Officials of the Catalyst Mill in Rumford announced Tuesday they restarted the No. 12 paper machine at noon Tuesday and would bring back 51 workers who lost their jobs last year, with the option of bringing back more depending on order volume.

RUMFORD — Shut down since May 2015, Catalyst Paper Co.’s No. 12 paper machine was restarted Tuesday, allowing 51 employees who were laid off in May 2015 to return to their jobs.

Tony Lyons, spokesman for the mill, said the machine resumed production at a reduced schedule, and all 51 workers who were laid off have been asked if they wish to return to their prior position.

“Right now, we have 32 people working on the No. 12 paper machine,” Lyons said, adding that the mill is hiring new workers to fill more positions.

The machine, which previously manufactured coated paper used in catalogs and magazines, was temporarily silenced in May 2015 and shut down permanently after mill owners re-evaluated the financial situation in September 2015.

The paper that will be produced by the No. 12 paper machine is “a unique grade to Rumford, called Rumford Offset grade,” Lyons said. “It’s a one-side-coated sheet, and its end-use applications range from marketing materials, forms, fliers and higher-end newsletters and brochures.”

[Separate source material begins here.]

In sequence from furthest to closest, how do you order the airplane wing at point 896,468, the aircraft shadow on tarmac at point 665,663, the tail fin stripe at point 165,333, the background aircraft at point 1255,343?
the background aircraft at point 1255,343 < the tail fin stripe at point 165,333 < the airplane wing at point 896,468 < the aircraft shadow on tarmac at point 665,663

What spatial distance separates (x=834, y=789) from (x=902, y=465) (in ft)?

Restarting the No. 12 paper machine is “an indication that we’ve been successful in our new product development,” Lyons said.

“Since we became Catalyst, we spent a lot of time and energy on new product development,” he said. “It was part of the revitalization effort that Catalyst has been supporting and desiring from us. Part of that revitalization effort is moving to new products, and moving away from the commodity-grade products we made traditionally.”

Ron Hemingway, president of the United Steelworkers Union Local 900, said the mill has called everyone who was laid off in 2015 to see if they wanted their position back, and hired six new employees last week.

“All of this has had a really positive effect,” he said. “For a while, that area of the mill was like a ghost alley: quiet, and not running. The mood it put everybody in was that this facility is doomed. With the No. 12 machine up and running again, people are lively again. Paper is all over the place, and it gives the mill and the community hope that we’ll be here to stay.”

Hemingway said the mill is hoping to make new and higher-value products on the machine, with hopes of keeping the mill profitable.

“The more we can develop, the better it is for the mill,” he said. “We all need the mill to be profitable.”

The Maine Pulp and Paper Association said in a news release that the “restart of Catalyst Rumford’s No. 12 machine reinvigorates our stance that pulp and papermaking in Maine is alive and well, and offers a great example of how paper mills are able to respond to shifting market conditions to invigorate their product mix, manufacturing process and infrastructure for the betterment of their operations, workers and Maine’s economy.”